GVO-Freiheit als Marktchance für Oberösterreich

Oberösterreichs Agrarlandesrat Stockinger tritt bei GVO-Tagung in Wien für Selbstbestimmung der Regionen in Europa ein

Linz (OTS) - Als echte Chance für ein unverwechselbares Qualitätsprofil in der internationalen Lebensmittellandschaft sieht Oberösterreichs Agrarlandesrat Josef Stockinger den Weg seines Bundeslandes, bewusst auf den Einsatz von Gentechniksaatgut auf den heimischen Feldern zu verzichten. "Was uns manche heute vielleicht als Rückständigkeit und Fortschrittverweigerung auslegen, kann sich schon bald als Standortvorteil für unverfälscht und natürlich produzierte Lebensmittel aus dem Genussland Oberösterreich herausstellen", sagt Landesrat Stockinger. Deshalb ist die eingeschlagene Landesstrategie doppelt sinnvoll.
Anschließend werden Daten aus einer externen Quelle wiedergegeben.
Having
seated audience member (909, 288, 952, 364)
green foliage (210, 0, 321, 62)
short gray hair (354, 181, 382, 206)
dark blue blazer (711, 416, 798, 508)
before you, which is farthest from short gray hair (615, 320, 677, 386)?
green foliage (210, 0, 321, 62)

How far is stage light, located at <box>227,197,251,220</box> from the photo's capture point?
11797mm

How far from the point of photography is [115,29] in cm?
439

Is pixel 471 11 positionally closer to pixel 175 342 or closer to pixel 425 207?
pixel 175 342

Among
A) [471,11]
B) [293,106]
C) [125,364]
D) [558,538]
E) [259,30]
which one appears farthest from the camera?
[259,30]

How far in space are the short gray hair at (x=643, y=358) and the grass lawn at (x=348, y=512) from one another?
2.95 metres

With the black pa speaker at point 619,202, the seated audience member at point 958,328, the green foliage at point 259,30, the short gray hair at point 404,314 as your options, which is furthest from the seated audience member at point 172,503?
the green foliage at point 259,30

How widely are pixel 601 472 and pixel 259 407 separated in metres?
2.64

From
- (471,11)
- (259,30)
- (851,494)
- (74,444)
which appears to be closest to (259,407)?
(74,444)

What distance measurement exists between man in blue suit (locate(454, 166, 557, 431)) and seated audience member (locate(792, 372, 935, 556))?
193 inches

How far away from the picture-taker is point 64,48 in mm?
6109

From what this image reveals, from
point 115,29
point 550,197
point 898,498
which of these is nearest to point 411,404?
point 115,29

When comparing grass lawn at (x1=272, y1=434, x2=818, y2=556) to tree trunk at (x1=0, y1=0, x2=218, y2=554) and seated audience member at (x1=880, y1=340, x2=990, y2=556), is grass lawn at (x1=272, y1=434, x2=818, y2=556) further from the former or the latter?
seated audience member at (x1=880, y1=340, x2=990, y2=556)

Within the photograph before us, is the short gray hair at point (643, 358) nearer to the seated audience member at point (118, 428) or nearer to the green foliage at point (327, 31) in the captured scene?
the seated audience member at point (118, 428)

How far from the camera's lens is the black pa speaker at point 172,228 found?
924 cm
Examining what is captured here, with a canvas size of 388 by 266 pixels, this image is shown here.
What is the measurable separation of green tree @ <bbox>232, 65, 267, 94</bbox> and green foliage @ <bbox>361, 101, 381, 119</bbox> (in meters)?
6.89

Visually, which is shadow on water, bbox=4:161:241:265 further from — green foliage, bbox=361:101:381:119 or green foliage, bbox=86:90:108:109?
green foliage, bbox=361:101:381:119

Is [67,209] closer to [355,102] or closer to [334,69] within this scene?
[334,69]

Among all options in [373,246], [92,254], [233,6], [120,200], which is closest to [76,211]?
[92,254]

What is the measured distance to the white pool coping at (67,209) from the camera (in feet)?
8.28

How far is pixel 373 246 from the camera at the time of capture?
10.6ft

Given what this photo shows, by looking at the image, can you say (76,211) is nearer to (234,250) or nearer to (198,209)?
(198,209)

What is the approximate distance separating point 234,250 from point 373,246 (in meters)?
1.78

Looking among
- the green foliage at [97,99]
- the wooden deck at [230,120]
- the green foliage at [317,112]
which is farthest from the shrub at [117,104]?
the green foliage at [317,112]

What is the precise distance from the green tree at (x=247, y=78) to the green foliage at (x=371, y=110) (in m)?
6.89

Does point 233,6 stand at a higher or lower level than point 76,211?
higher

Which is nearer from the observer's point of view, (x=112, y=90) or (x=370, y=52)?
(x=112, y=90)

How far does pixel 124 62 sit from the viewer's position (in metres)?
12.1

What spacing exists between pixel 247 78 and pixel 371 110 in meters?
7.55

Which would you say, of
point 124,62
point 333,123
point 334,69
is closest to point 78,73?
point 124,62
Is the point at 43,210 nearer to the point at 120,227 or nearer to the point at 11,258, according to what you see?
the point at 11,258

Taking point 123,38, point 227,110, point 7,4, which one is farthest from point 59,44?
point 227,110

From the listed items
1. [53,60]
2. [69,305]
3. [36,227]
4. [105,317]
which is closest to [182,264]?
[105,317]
Sie nutzt Konsumenten und Bauern gleichermaßen. Der Weg der heimischen Landespolitik wird auch von den Bauern mitgetragen. Laut einer Umfrage halten 90 % der oberösterreichischen Landwirte die vorsichtige Position der Landespolitik gegenüber dem Einsatz von GVO-Saatgut für richtig.

Bei der heute in Wien stattfindenden EU-Gentechnikkonferenz geht es Stockinger darum, einen selbstbestimmten Weg für die Europäischen Regionen zu ermöglichen. "Die EU-Kommission sollte die Entscheidung der Regionen akzeptieren und braucht vor selbstbewussten Positionen und Eigenständigkeit in Gentechnikfragen keine Angst haben, sondern lieber froh sein, wenn ein Land auf Qualitätsorientierung in der Lebensmittelproduktion statt anonymer Massenproduktion Wert legt", sagt Stockinger, der in Wien als Vertreter des Netzwerkes der 40 Europäischen Regionen, die Freiwillig auf Gentechnikeinsatz verzichten wollen, auftritt.